Introduction
En 2012, le nord de la Syrie -où vivent les Kurdes du pays- avait été abandonné par les troupes syriennes. Les Kurdes s’étaient alors organisés politiquement autour d’un contrat social (une sorte de constitution) et avaient créé des écoles où leur langue était enseignée. En mars 2016, ils avaient finalement créé la fédération autonome kurde sur les territoires du Rojava (1).
Les combattants kurdes syriens des Unités de protection du peuple (YPG) ont joué un rôle essentiel, salué par les Occidentaux, dans la lutte contre Daesh au nord de la Syrie. Ce qui n’a pas empêché qu’ils soient abandonnés à leur sort par les États-Unis une fois leur «nettoyage» effectué.
Cette brève expérience autonomiste des Kurdes de Syrie semble s’être clôturée à l’automne 2019, à la fin d’une pièce en trois actes. Tout d’abord, le retrait des forces américaines «alliées», déployées aux abords de la frontière. Puis l’offensive Turque du 9 octobre 2019 au nord de la Syrie, établissant une zone de sécurité le long de la frontière. Enfin l’accord turco-russe, signé le 22 octobre, à Sotchi, établissant le contrôle commun de la zone par les deux États.
L’objectif de l’offensive du 9 octobre dernier affiché par Ankara est le rapatriement d’une partie des 3,6 millions de réfugiés syriens accueillis par la Turquie depuis 2011. Il s’agit cependant principalement pour les Turques d’éloigner les YPG, qu’ils considèrent comme des terroristes -Ankara voit en elles le prolongement du Parti des travailleurs du Kurdistan (PKK), en conflit depuis 1984 avec l’armée turque- et d’empêcher la création d’un territoire autonome kurde en Syrie.

......

Consignes =>
**1.** Indiquez si chacune des affirmations suivantes est conforme à l'article, en répondant par oui ou non et en citant mot pour mot le passage décisif : (a) l'offensive turque au nord de la Syrie a eu lieu le 9 octobre 2019 ; (b) l'accord turco-russe a été signé à Ankara ; (c) la fédération autonome kurde a été créée en mars 2016.
**2.** Recopiez fidèlement le passage de l'article qui va de « Introduction » à « du Rojava (1). ».
**3.** Prolongez l'article sur l'expérience autonomiste des Kurdes de Syrie à la suite de sa dernière phrase.
Les données qui suivent n'interviennent en rien dans ce travail.

Données du corpus =>
......

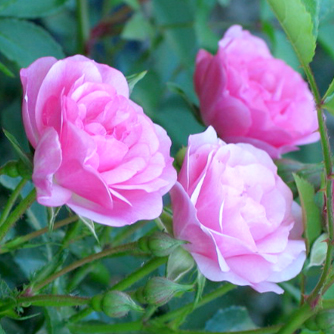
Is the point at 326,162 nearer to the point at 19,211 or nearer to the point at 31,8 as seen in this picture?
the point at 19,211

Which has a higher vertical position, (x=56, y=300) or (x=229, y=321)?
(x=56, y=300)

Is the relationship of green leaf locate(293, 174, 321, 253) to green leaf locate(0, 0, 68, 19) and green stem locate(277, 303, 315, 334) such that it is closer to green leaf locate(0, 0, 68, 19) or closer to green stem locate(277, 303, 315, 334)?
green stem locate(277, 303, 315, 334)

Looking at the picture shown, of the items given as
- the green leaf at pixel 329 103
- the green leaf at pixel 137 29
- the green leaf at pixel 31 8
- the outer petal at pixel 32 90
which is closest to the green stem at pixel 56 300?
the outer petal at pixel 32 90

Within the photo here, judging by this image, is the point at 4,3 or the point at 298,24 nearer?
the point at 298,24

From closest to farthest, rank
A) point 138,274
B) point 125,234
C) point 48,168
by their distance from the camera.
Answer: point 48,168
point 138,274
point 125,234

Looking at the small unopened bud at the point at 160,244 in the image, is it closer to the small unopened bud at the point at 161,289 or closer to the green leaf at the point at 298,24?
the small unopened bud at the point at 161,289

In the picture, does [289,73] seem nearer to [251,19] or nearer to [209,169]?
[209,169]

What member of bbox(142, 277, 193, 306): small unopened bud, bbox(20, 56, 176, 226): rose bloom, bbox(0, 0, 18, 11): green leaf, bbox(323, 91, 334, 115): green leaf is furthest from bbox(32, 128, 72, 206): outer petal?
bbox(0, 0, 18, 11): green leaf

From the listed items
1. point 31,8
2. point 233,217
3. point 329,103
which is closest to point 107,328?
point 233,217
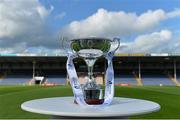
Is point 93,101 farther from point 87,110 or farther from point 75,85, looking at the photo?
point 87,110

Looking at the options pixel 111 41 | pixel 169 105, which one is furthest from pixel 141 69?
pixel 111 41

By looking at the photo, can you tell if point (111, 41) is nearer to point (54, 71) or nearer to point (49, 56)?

......

Réponses dans l'ordre =>
**1.**
(a) Oui : « Puis l’offensive Turque du 9 octobre 2019 au nord de la Syrie »
(b) Non : « Enfin l’accord turco-russe, signé le 22 octobre, à Sotchi »
(c) Oui : « En mars 2016, ils avaient finalement créé la fédération autonome kurde »

**2.**
Introduction
En 2012, le nord de la Syrie -où vivent les Kurdes du pays- avait été abandonné par les troupes syriennes. Les Kurdes s’étaient alors organisés politiquement autour d’un contrat social (une sorte de constitution) et avaient créé des écoles où leur langue était enseignée. En mars 2016, ils avaient finalement créé la fédération autonome kurde sur les territoires du Rojava (1).

**3.**
En quelques jours, la Turquie a conquis une bande frontalière longue de 120 km et profonde de 30 km. L’offensive a provoqué la mort de 150 civils et l’exode de 160’000 personnes, d’après l’ONU, tandis que plus de 7500 Kurdes de Syrie ayant échappé aux combats se sont réfugiés au Kurdistan irakien frontalier.
Les combattants kurdes se retrouvent ainsi aussi affaiblis face au régime syrien. En juillet 2018, ils avaient initié des pourparlers avec Damas pour arriver à une forme de reconnaissance de leur autonomie au sein de la Syrie. Un espoir bien compromis. Grâce à l’entremise de son allié russe, Damas va probablement reprendre le contrôle du Rojava (réd.)
Le témoignage de Giacomo Sini
C’était un samedi soir de l’automne 2014. Une chaîne de la télévision turque diffusait les images du drapeau noir de l’État islamique (EI) flottant au sommet d’une colline proche de la frontière entre la Turquie et la Syrie. Jour après jour, les médias diffusaient des informations sur la situation qui empirait au Rojava. Les conditions humanitaires étaient catastrophiques et je compris que ce n’était plus qu’une question de temps avant que l’EI prenne le contrôle de toute la région.
Je m’étais trouvé deux ans auparavant sur cette même frontière, invité par des amis kurdes. À la pensée qu’ils puissent subir le même sort que d’autres, victimes des violences des milices djihadistes, j’étais terrifié. Il n'y avait pas à hésiter une seule seconde: je me devais de retourner à la frontière pour rendre compte des évènements et apporter mon aide. C’était mon devoir de retourner au Kurdistan.
Au début du mois d’octobre, j’atterrissais ainsi en Turquie. Après 26 heures de bus, je me retrouvais à Suruç, tout près de la Syrie, en face de la ville assiégée de Kobane. La Turquie venait de fermer sa frontière, l’EI avançait au nord et des milliers de personnes étaient prises entre les tirs des djihadistes et les barbelés de la frontière. Un massacre de civils était sur le point d’être perpétré sous les yeux d’une communauté internationale silencieuse.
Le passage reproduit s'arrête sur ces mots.